A bill dealing with the practice known as vote-hauling, as well as one addressing absentee balloting, were both approved by the House Elections, Constitutional Amendments & Intergovernmental Affairs on Thursday.
House Bill 330 would prohibit anyone being paid to drive voters to the polls. The sponsor, Rep. Ed Massey (R-Hebron), says an identical measure introduced in 2020 passed out of the House, but never was never heard in the Senate due to the start of the COVID-19 pandemic.
“The important part of the bill basically says no candidate, or candidate’s campaign committee, shall pay for any person, including campaign workers, for the purpose of transporting voters to the polls on the day of any primary, general, or special election,” Massey said. “It doesn’t mean that transport cannot happen, it just means that money from the campaign account won’t be used to pay people to do that, which potentially gives an unfair advantage to some.”
He noted vote-hauling is not a problem in all communities, “but is a problem in some communities, and some of my colleagues had asked me to bring this bill with regards to that.”
Massey also said this does not prevent non-profit organizations from driving voters to the polls, and allows reimbursement of expenses, with documentation.
A violator would be guilty of a Class B misdemeanor, punishable by up to 90 days in jail.
HB 564, sponsored by Rep.

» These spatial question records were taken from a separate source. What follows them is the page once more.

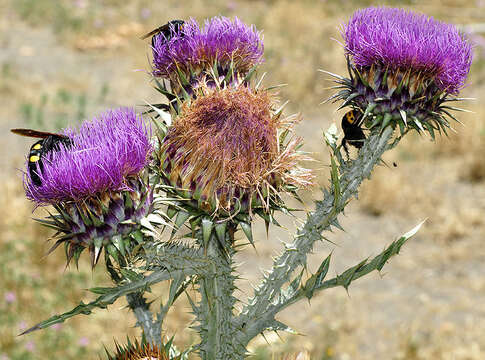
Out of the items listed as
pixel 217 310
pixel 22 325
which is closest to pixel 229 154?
A: pixel 217 310

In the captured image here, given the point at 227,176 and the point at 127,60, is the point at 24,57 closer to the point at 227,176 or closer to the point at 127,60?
the point at 127,60

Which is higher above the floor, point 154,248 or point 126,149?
point 126,149

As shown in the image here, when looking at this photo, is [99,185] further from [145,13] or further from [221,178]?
[145,13]

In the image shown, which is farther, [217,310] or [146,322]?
[146,322]

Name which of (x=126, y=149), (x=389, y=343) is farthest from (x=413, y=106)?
(x=389, y=343)

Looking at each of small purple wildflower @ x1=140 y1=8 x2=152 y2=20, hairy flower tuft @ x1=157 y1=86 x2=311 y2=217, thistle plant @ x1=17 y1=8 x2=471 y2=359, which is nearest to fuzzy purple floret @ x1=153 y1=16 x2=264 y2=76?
thistle plant @ x1=17 y1=8 x2=471 y2=359

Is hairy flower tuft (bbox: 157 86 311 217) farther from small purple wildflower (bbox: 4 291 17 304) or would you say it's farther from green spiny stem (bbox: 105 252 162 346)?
small purple wildflower (bbox: 4 291 17 304)

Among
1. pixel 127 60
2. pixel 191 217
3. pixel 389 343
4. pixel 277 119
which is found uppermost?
pixel 127 60
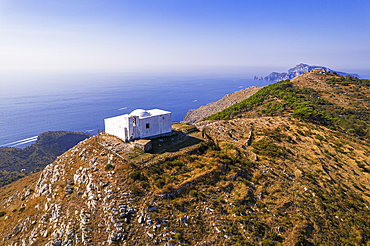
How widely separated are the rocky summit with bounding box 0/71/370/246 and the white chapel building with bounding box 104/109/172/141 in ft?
6.64

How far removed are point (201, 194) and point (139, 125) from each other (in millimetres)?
17684

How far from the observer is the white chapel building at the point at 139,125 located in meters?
32.2

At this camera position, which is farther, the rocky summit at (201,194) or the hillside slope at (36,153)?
the hillside slope at (36,153)

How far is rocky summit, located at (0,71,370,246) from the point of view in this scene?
1883cm

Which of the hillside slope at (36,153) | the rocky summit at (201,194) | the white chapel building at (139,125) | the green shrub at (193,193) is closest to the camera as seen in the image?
the rocky summit at (201,194)

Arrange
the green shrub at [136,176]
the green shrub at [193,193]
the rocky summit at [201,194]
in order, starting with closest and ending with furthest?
the rocky summit at [201,194] < the green shrub at [193,193] < the green shrub at [136,176]

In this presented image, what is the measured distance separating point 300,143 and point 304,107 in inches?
873

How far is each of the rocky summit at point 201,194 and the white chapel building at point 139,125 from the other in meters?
2.02

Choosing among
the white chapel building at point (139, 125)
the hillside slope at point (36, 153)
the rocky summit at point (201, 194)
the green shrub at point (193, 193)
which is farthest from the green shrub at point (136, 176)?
the hillside slope at point (36, 153)

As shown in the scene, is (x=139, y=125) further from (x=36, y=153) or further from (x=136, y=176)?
(x=36, y=153)

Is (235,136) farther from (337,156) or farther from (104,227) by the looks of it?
(104,227)

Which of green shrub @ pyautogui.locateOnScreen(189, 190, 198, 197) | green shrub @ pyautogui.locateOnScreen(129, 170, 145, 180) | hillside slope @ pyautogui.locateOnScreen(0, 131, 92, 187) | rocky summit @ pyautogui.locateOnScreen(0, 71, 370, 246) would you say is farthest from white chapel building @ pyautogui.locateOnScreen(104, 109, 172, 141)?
hillside slope @ pyautogui.locateOnScreen(0, 131, 92, 187)

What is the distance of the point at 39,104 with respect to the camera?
199125 mm

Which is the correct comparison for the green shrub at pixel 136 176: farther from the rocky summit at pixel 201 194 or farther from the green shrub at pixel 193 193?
the green shrub at pixel 193 193
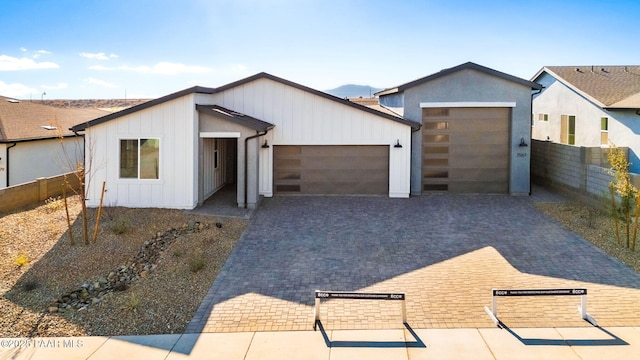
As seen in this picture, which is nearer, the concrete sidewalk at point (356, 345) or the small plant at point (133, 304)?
the concrete sidewalk at point (356, 345)

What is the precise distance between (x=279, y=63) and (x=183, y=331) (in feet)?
66.1

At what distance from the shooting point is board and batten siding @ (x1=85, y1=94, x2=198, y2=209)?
14695mm

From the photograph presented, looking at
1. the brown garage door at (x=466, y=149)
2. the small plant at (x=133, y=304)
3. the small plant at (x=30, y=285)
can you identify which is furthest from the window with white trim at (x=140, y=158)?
the brown garage door at (x=466, y=149)

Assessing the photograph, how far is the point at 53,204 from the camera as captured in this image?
14.8m

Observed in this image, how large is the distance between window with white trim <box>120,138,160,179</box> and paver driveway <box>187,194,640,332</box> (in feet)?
12.1

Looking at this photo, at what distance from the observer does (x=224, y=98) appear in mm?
17578

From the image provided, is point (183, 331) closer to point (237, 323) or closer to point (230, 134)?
point (237, 323)

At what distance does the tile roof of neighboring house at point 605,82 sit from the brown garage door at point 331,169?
8.70 metres

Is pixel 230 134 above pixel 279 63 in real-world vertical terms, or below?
below

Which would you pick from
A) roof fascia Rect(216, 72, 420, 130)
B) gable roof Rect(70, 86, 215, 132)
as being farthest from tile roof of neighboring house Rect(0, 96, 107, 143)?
roof fascia Rect(216, 72, 420, 130)

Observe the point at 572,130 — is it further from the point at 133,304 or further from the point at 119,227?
the point at 133,304

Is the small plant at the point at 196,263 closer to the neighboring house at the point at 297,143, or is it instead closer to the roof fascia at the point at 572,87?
the neighboring house at the point at 297,143

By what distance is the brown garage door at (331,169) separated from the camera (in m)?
17.3

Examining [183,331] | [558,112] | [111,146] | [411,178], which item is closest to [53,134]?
[111,146]
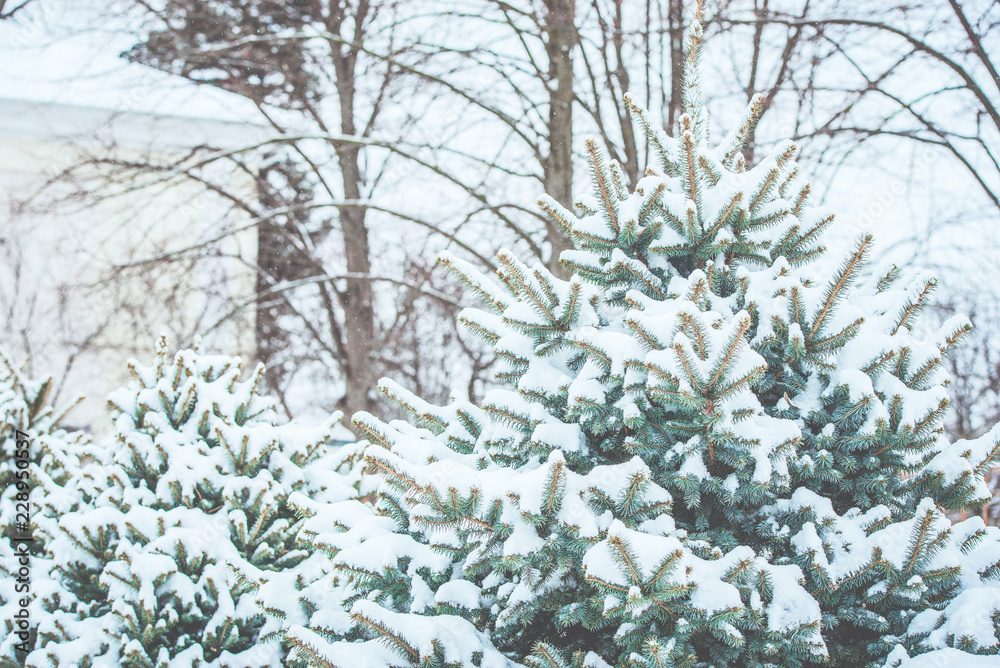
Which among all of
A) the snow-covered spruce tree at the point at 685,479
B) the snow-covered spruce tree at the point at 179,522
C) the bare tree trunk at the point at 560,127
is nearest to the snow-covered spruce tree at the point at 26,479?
the snow-covered spruce tree at the point at 179,522

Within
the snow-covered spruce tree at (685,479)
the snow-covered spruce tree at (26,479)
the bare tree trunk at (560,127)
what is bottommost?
the snow-covered spruce tree at (26,479)

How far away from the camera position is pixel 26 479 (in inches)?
174

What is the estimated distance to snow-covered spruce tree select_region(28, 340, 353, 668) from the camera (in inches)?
127

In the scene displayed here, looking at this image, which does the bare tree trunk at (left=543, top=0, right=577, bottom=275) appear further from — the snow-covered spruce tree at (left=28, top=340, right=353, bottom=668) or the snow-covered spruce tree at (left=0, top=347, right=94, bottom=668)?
the snow-covered spruce tree at (left=0, top=347, right=94, bottom=668)

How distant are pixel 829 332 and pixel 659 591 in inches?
39.2

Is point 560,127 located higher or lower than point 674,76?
lower

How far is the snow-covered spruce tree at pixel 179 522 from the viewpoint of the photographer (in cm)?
322

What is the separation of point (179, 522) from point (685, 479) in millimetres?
2508

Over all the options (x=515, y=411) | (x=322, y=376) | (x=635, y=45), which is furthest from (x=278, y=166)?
(x=515, y=411)

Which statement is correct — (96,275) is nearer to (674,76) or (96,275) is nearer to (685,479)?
(674,76)

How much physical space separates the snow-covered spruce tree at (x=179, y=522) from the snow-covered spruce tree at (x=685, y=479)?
86cm

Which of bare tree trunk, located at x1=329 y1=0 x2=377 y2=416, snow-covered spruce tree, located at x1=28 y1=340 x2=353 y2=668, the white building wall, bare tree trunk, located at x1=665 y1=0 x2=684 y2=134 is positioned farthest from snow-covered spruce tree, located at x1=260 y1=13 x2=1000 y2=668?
the white building wall

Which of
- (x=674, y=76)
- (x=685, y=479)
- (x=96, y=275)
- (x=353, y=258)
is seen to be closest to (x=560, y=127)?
(x=674, y=76)

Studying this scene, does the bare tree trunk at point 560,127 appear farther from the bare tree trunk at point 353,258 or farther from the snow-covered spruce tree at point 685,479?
the snow-covered spruce tree at point 685,479
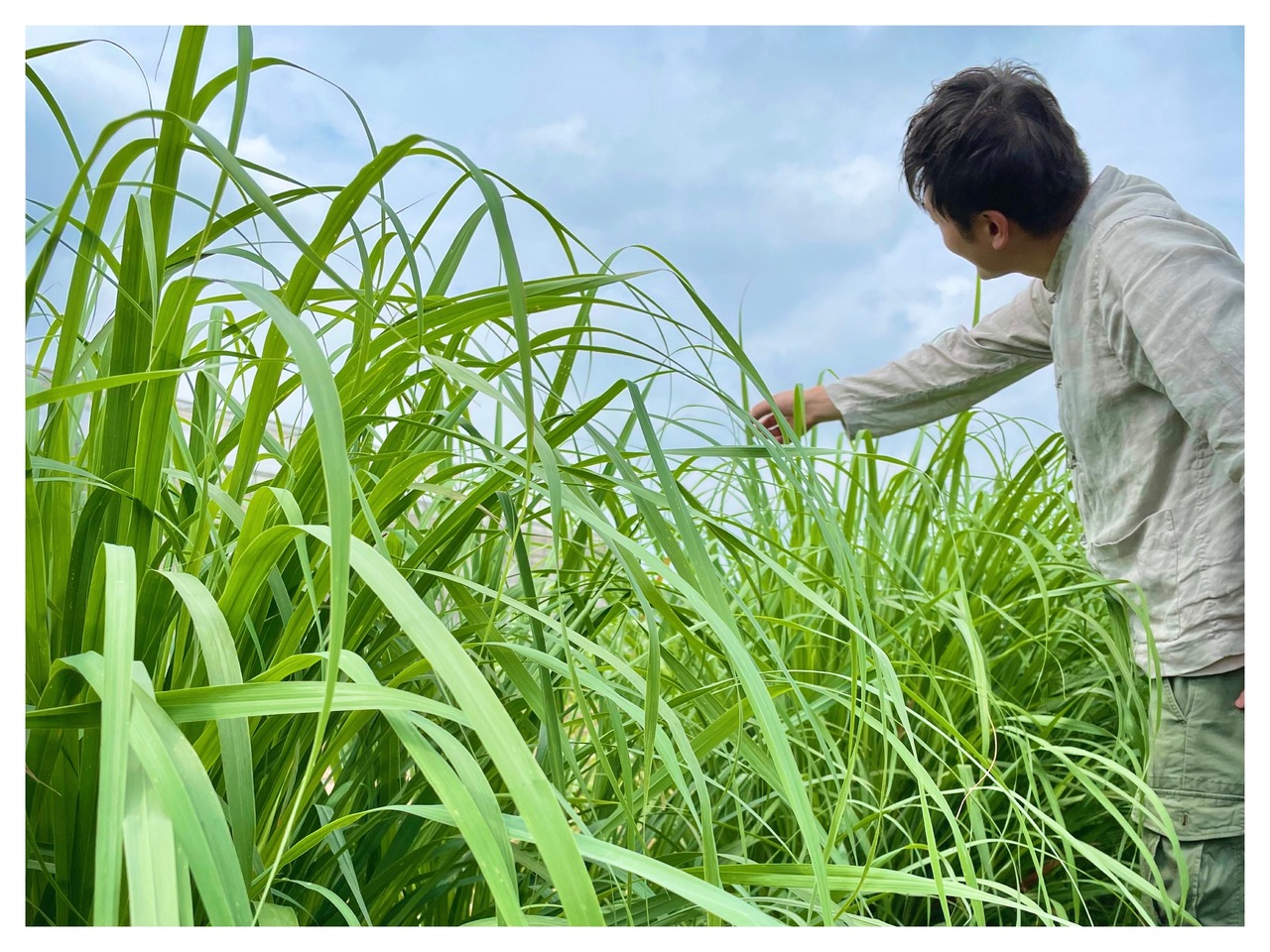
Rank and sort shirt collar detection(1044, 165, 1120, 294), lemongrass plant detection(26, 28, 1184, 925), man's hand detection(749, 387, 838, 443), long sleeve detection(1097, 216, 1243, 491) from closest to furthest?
lemongrass plant detection(26, 28, 1184, 925) < long sleeve detection(1097, 216, 1243, 491) < shirt collar detection(1044, 165, 1120, 294) < man's hand detection(749, 387, 838, 443)

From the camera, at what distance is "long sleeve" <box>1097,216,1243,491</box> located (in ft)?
2.02

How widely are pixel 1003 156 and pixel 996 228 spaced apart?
61 millimetres

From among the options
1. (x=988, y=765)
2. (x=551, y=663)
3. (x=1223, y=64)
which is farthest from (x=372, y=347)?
(x=1223, y=64)

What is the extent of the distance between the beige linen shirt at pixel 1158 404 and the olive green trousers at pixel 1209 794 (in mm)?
29

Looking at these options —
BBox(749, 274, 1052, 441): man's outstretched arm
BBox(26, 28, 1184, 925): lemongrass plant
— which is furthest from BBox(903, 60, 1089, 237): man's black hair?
BBox(26, 28, 1184, 925): lemongrass plant

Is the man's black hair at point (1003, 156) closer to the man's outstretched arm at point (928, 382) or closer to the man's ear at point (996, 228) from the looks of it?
the man's ear at point (996, 228)

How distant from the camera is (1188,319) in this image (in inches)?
24.8

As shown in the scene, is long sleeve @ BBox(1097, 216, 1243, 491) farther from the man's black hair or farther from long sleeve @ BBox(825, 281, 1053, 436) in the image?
long sleeve @ BBox(825, 281, 1053, 436)

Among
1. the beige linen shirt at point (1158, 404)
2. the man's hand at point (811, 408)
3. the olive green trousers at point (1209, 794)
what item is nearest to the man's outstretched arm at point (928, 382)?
the man's hand at point (811, 408)

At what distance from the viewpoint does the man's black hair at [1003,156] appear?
2.56 feet

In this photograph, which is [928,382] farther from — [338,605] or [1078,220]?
[338,605]

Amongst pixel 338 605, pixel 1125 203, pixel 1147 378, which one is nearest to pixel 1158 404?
pixel 1147 378
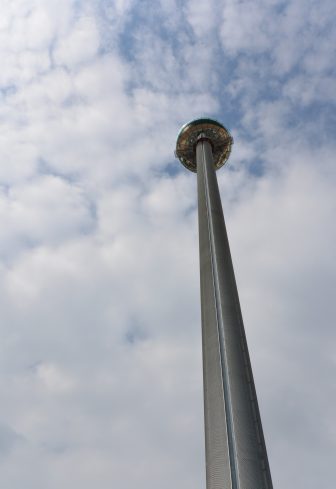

Josh Branscum (R-Russell Springs), keeps many of the provisions enacted in 2020 for absentee voting by mail, removing the requirement that a voter request a mail-in absentee ballot 14 days prior to an election, and moves it to the Thursday before the election, which is the first day of in-person absentee balloting.
“We have to make sure we are not punishing our hard-working Kentuckians who may find out 13 days before the election that they are not going to be able to vote,” he told the panel.
It also has some additional security requirements, such as not allowing voting machines to be able to connect to the internet, and requiring a secure online connection for the transmittal of unofficial election results, as well as external devices used to upload election results.
Rep. Jennifer Decker (R-Waddy), who also testified for the bill, said, “We intend to hold elections that have integrity in Kentucky. We know of no reason for any voter in this state to feel that their elections are not secure.”
Both measure, which have emergency clauses, meaning they would become effective signed by the governor, now head to the House floor.
Secretary of State Michael Adams, Kentucky’s Chief Election Officer, expressed support for the measures, saying, “They will make voting easier, expand our existing audit process, set a hard deadline for transition to universal paper ballots, add legal protections for election workers, and codify in law our existing practice of not connecting our election machines to the internet.”